In [2]:
! pip install smolagents pandas wikipedia langchain langchain-community sentence-transformers datasets rank_bm25 --upgrade -q

Run the following command in your terminal to login:
```
huggingface-cli login
```

# Agentic Retrieval-Augmented-Generation (RAG)

An Agent RAG is better than Vanilla RAG for two reasons:
- It can perform several retrieval steps if the results are not considered satisfactory as in [Self-Query](https://docs.llamaindex.ai/en/stable/examples/evaluation/RetryQuery/)
- It formulates itself a reference sentence as in [HyDE](https://huggingface.co/papers/2212.10496).

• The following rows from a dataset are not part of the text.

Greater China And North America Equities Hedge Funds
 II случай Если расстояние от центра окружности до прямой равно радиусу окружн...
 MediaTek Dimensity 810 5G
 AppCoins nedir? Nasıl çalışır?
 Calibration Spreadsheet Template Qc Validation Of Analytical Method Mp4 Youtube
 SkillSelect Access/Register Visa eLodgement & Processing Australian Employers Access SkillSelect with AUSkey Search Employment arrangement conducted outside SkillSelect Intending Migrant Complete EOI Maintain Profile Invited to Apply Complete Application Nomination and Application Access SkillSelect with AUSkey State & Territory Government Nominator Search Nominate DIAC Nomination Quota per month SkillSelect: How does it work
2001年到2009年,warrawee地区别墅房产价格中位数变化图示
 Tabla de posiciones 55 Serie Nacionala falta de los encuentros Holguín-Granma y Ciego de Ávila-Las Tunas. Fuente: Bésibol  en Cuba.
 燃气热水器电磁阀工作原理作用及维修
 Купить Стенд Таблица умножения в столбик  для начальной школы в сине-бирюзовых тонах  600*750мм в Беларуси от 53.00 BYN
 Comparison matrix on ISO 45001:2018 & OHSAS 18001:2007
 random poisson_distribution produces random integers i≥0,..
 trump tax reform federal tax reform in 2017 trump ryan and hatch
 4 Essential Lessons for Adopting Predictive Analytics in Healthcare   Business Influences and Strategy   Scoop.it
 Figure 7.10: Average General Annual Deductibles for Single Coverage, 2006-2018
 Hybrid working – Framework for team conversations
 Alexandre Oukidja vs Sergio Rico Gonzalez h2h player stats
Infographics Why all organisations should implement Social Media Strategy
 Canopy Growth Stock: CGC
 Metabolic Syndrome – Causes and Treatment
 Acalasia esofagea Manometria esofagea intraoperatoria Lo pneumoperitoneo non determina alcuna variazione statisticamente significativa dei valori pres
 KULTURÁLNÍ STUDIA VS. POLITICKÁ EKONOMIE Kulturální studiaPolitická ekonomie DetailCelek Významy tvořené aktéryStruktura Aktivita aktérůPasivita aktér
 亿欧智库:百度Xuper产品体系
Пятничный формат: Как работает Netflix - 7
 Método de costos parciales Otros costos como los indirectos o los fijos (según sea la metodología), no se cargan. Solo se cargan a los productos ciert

## Loading a knowledge base

In [3]:
def extract_wikipedia_pages(page_titles):
    """
    Extracts Wikipedia pages and stores them in a dictionary.

    Args:
        page_titles: A list of Wikipedia page titles to extract.

    Returns:
        A dictionary containing the text of each Wikipedia page.
    """

    page_data = {}
    for title in page_titles:
        try:
            page = wikipedia.page(title)
            content = page.content.strip()
            page_data[page.title] = content
        except wikipedia.exceptions.PageError:
            print(f"Page '{title}' not found.")
        except wikipedia.exceptions.DisambiguationError as e:
            print(f"Disambiguation error for '{title}': {e.options}")

    return page_data

In [4]:
import wikipedia

page_titles = [
               "Roger Apéry",
               "Owen Willans Richardson",
               "Otto Sackur",
               "Ludvig Lorenz",
               "Klaus von Klitzing",
               "Henri Victor Regnault",
               "Erwin Madelung",
              ]

# Uncomment the next line to scroll through Wikipedia
# wikipedia_data = extract_wikipedia_pages(page_titles)

Save the dictionary using `json.dump()`:

In [5]:
import json

In [6]:
# with open('wikipedia_data.json', 'w') as f:
#     json.dump(wikipedia_data, f, indent=4)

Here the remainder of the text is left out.